● QUOTED TEXT
Elasticsearch aggregations on nested inner hits - elasticsearch

I got a large amount of data in Elasticsearch. My douments have a nested field called "records" that contains a list of objects with several fields.
I want to be able to query specific objects from the records list, and therefore I use the inner_hits field in my query, but It doesn't help because aggregation uses size 0 so no results are returned.
I didn't succeed to make an aggregation work only for inner_hits, as aggregation returns results for all the objects inside records no matter the query.
This is the query I am using:
(Each document has first_timestamp and last_timestamp fields, and each object in the records list has a timestamp field)
curl -XPOST 'localhost:9200/_msearch?pretty' -H 'Content-Type: application/json' -d'
{
"index":[
"my_index"
],
"search_type":"count",
"ignore_unavailable":true
}
{
"size":0,
"query":{
"filtered":{
"query":{
"nested":{
"path":"records",
"query":{
"term":{
"records.data.field1":"value1"

● PROBLEM 1
Return the Elasticsearch nested inner hits thread above word for word.

● EXTRACTED DATA
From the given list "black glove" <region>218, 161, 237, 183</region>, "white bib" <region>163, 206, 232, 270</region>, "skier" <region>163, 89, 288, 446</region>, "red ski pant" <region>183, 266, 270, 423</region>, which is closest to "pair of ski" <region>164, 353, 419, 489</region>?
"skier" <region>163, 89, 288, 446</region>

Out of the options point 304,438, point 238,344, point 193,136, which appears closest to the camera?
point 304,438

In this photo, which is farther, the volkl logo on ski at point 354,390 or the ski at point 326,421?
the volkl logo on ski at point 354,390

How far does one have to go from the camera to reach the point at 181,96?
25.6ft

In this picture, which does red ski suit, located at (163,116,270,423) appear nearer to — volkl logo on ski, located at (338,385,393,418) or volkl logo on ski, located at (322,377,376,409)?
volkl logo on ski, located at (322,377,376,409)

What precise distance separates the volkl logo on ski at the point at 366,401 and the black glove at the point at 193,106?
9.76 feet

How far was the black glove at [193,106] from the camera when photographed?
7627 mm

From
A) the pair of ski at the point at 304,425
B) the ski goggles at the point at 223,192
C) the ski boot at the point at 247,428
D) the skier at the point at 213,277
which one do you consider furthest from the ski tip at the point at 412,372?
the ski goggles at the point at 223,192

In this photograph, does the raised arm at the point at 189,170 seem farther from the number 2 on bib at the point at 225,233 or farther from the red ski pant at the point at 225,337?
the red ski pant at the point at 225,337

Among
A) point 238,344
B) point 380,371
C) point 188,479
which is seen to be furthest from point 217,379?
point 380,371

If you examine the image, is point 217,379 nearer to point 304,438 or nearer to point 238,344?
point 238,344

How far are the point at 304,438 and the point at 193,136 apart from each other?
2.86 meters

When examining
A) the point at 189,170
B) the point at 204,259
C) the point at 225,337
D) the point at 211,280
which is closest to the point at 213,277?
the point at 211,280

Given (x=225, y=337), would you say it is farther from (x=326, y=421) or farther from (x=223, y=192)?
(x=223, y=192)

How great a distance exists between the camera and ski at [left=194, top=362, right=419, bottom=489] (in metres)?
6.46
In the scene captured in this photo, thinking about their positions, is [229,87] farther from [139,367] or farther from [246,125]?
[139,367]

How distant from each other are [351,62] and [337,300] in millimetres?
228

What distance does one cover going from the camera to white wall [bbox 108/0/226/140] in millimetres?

● PROBLEM 2
Retype the lines of the listing from the line with "In the scene" up to and including the last line of the listing, with no changes.

● EXERCISE SOLUTION 1
Elasticsearch aggregations on nested inner hits - elasticsearch

I got a large amount of data in Elasticsearch. My douments have a nested field called "records" that contains a list of objects with several fields.
I want to be able to query specific objects from the records list, and therefore I use the inner_hits field in my query, but It doesn't help because aggregation uses size 0 so no results are returned.
I didn't succeed to make an aggregation work only for inner_hits, as aggregation returns results for all the objects inside records no matter the query.
This is the query I am using:
(Each document has first_timestamp and last_timestamp fields, and each object in the records list has a timestamp field)
curl -XPOST 'localhost:9200/_msearch?pretty' -H 'Content-Type: application/json' -d'
{
"index":[
"my_index"
],
"search_type":"count",
"ignore_unavailable":true
}
{
"size":0,
"query":{
"filtered":{
"query":{
"nested":{
"path":"records",
"query":{
"term":{
"records.data.field1":"value1"

● EXERCISE SOLUTION 2
In the scene captured in this photo, thinking about their positions, is [229,87] farther from [139,367] or farther from [246,125]?
[139,367]

How distant from each other are [351,62] and [337,300] in millimetres?
228

What distance does one cover going from the camera to white wall [bbox 108/0/226/140] in millimetres?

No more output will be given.